[start of PASSAGE TO READ]
Dundee travel to Tynecastle this weekend to take on Heart of Midlothian in the Ladbrokes Premiership and so we take a look at a player who played for both clubs, Cammy Fraser.
When Dundee supporters went to watch The Dark Blues play Clydebank on December 7th 1991 they could hardly believe their eyes when they watched their side warm up on the Kilbowie pitch. There had been no news in the press about Dundee signing any players pre-match but there on the park was a new face who looked familiar to those who remembered the inspiration behind The Dee’s last successful promotion campaign over ten years before.
No one was quite sure if it was really him but when the teams were announced over the tannoy around 2.30pm, it was confirmed that it was indeed Cammy Fraser, Dundee’s midfield captain fantastic from the early eighties who had returned to try and use his experience to once again help Dundee back to the top flight.
Cammy was ‘one of our own’, born in the home of ‘Jute, Jam and Journalism’ on July 22nd 1957 but started his career with Heart of Midlothian in 1974 and won the Scottish League First Division title with the Tynecastle side in 1979/80. One of the clubs that Hearts replaced in the Premier Division was Dundee and when the Dark Blues had a dreadful start on their return to the second tier, new manager Donald McKay splashed out a club record fee of £61,000 to bring Fraser to Dens Park in an attempt to kick start Dundee’s promotion campaign.
After failing to win any of their first eight league games, promotion favourites Dundee lay bottom of the First Division but soon the hard tackling midfielder became a key figure in the Dens Park revival.
Despite the poor league results Dundee had been going well in the League Cup having defeated Arbroath 5-0 on aggregate in the first round and Premier Division Kilmarnock on penalties after two stalemates in the second and now in the quarter-final they met Alex Ferguson’s Aberdeen who had been crowned Scottish League champions five months earlier.
The Dons were overwhelming favourites to win but in the first leg it was Dundee who were unlucky not to take a lead up north after a scoreless draw. In the second leg Jimmy Murphy was at his trickiest on the Dundee wing but in the second half The Dee had to rely on the heroics of Bobby Geddes in goal to keep the tie level. However with just 5 minutes left, Cammy Fraser beat Jim Leighton with a fifteen yard drive and Dundee held on for a famous 1-0 win to book a place in the last four.
The mustached Fraser was the hero of the hour and in the semi-final against fellow First Division side Ayr United he was again on the scoresheet with a vital equaliser to make it 2-2 in the 3-2 second leg win at Dens which sent Dundee through to the Final 4-3 on aggregate.
In the Bell’s League Cup Final Dundee met neighbours Dundee United in an historic match at Dens but the disappointment of the 3-0 defeat didn’t derail the Dark Blues promotion push that was now picking up momentum since Cammy’s arrival.
[end of PASSAGE TO READ]
[start of INFORMATION SHOWN]
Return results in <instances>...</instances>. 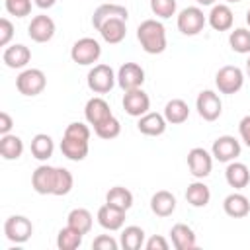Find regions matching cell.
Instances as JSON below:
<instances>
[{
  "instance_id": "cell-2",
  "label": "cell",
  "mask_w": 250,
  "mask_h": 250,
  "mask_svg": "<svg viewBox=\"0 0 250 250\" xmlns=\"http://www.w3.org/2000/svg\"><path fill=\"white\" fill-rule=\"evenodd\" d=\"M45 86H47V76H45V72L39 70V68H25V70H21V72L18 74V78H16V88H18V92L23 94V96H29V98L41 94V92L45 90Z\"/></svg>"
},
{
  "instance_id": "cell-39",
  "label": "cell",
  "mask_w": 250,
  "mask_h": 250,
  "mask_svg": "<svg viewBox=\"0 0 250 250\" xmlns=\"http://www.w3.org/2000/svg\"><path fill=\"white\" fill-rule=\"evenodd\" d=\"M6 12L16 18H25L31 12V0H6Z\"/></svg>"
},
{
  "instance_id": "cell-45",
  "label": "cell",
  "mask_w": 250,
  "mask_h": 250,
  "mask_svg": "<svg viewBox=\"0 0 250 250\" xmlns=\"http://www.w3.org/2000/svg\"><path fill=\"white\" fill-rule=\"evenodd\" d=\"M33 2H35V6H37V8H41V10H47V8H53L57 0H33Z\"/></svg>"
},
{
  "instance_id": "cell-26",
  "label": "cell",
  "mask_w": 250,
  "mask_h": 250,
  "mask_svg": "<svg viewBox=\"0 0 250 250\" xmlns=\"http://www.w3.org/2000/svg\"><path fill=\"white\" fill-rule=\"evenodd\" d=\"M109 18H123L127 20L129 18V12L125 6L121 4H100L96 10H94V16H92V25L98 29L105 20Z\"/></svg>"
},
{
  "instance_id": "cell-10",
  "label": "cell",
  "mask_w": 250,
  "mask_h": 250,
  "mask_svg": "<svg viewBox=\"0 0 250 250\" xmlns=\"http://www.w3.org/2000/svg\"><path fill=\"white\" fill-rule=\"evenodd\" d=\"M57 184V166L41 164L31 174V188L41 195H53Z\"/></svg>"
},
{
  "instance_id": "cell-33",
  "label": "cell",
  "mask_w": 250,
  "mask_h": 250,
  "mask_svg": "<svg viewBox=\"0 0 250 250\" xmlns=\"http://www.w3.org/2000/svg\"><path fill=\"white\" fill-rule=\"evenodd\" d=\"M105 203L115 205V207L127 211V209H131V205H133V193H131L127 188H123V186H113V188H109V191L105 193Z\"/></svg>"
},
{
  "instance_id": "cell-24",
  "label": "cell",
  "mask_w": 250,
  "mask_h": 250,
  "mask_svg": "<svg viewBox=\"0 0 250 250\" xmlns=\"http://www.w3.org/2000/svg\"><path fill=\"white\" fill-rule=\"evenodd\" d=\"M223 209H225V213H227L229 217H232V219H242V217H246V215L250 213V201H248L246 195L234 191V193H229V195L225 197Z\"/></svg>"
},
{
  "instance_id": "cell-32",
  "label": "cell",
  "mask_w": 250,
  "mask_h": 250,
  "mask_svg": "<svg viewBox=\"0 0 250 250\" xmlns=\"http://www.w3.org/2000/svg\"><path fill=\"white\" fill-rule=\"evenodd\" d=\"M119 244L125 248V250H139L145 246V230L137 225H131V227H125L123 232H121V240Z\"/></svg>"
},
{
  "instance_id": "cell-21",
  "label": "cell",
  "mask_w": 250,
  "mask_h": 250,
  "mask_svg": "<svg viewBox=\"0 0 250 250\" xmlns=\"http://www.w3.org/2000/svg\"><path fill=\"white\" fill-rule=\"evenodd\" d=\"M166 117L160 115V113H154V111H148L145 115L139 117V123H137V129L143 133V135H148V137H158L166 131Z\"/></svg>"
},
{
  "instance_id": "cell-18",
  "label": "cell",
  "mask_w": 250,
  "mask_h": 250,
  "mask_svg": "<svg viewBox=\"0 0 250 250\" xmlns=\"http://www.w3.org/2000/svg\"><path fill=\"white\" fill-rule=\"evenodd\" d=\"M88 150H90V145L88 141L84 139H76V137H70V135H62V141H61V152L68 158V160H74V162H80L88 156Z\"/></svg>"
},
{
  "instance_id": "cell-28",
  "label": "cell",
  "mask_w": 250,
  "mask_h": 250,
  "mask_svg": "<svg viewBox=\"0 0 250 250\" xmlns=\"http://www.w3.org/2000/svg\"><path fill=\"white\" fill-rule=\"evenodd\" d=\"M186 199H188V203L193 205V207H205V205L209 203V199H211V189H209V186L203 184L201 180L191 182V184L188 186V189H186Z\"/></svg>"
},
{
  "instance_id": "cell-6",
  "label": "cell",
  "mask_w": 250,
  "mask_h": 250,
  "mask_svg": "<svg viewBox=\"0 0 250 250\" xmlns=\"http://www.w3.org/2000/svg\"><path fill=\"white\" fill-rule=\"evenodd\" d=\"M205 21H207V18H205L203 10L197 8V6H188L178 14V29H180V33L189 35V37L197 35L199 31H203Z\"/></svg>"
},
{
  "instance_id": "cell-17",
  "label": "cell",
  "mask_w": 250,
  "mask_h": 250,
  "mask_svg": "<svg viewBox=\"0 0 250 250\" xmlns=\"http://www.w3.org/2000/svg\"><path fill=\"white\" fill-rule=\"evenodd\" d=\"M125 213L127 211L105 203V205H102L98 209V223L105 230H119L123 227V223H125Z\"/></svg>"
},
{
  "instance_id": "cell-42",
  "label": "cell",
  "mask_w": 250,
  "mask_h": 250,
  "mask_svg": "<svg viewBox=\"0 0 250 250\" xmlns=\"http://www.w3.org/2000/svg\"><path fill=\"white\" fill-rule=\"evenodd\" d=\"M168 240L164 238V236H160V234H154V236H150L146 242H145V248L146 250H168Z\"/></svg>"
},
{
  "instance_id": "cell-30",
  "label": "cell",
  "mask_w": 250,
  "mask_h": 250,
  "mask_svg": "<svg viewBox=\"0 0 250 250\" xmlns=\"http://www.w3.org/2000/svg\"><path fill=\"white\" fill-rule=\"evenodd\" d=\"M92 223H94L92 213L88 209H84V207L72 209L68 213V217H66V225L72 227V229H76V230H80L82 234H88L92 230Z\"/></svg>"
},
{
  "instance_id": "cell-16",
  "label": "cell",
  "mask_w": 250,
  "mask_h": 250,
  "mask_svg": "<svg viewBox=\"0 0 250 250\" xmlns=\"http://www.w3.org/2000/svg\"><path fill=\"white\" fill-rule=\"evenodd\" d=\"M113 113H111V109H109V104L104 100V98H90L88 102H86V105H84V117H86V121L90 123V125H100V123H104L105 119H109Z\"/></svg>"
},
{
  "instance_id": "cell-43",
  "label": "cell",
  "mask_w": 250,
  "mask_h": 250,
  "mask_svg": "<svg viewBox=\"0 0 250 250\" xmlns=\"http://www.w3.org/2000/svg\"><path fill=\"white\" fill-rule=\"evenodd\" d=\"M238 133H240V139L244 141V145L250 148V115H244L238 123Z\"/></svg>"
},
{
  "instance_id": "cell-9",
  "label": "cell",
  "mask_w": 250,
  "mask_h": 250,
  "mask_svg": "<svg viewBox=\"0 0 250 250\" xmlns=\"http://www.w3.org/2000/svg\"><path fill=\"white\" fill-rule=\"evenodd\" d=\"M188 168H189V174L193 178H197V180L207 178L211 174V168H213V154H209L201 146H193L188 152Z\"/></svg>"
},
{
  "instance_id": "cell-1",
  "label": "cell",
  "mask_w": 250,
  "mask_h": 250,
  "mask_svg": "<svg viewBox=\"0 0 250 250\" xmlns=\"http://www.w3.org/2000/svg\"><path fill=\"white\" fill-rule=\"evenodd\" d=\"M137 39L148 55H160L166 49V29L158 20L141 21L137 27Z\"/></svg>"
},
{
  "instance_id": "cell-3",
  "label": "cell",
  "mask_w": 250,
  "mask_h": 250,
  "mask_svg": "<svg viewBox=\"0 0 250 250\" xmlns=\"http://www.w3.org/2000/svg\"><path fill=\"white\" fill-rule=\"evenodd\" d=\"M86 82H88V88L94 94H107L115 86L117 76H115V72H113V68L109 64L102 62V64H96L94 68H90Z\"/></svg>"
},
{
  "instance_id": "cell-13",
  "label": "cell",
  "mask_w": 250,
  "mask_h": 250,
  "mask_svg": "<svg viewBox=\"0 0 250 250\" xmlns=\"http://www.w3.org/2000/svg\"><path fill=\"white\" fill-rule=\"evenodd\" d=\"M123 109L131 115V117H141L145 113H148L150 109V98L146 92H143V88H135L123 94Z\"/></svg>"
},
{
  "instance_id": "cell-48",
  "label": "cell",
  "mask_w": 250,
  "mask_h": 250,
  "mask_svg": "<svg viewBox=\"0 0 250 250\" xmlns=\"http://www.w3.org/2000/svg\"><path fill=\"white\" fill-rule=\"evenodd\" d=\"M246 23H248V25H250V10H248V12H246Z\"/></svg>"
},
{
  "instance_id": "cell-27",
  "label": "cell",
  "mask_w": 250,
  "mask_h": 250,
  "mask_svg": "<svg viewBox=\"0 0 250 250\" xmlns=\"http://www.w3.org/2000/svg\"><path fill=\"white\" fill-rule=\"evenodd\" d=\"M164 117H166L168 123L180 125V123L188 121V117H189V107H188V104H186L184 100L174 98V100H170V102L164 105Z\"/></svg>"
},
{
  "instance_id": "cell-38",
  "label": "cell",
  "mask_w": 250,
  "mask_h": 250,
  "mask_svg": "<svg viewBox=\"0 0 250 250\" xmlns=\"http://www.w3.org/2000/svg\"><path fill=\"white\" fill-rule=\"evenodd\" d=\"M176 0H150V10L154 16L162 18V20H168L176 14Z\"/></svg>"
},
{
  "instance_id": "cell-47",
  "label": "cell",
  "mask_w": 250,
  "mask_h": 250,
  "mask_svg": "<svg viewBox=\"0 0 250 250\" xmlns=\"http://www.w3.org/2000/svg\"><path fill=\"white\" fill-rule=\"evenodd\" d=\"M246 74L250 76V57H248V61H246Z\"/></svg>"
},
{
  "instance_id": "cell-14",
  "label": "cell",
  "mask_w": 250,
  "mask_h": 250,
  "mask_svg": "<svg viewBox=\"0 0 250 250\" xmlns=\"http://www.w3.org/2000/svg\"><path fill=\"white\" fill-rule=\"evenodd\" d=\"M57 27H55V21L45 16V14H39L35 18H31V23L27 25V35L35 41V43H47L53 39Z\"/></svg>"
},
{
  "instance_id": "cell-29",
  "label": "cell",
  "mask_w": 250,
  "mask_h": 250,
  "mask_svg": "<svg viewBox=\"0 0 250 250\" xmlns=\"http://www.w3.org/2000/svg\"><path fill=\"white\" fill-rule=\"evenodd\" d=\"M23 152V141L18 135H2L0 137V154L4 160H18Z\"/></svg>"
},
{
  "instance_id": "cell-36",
[end of INFORMATION SHOWN]
* TASK INSTRUCTIONS:
**1.** According to the article on Cammy Fraser, what fee did manager Donald McKay pay to bring Fraser to Dens Park?
**2.** In the article on Cammy Fraser, retype the part starting with "Dundee travel to" and going on through "ten years before.".

* SOLUTIONS BY TASK:
**1.** A club record fee of £61,000.

**2.**
Dundee travel to Tynecastle this weekend to take on Heart of Midlothian in the Ladbrokes Premiership and so we take a look at a player who played for both clubs, Cammy Fraser.
When Dundee supporters went to watch The Dark Blues play Clydebank on December 7th 1991 they could hardly believe their eyes when they watched their side warm up on the Kilbowie pitch. There had been no news in the press about Dundee signing any players pre-match but there on the park was a new face who looked familiar to those who remembered the inspiration behind The Dee’s last successful promotion campaign over ten years before.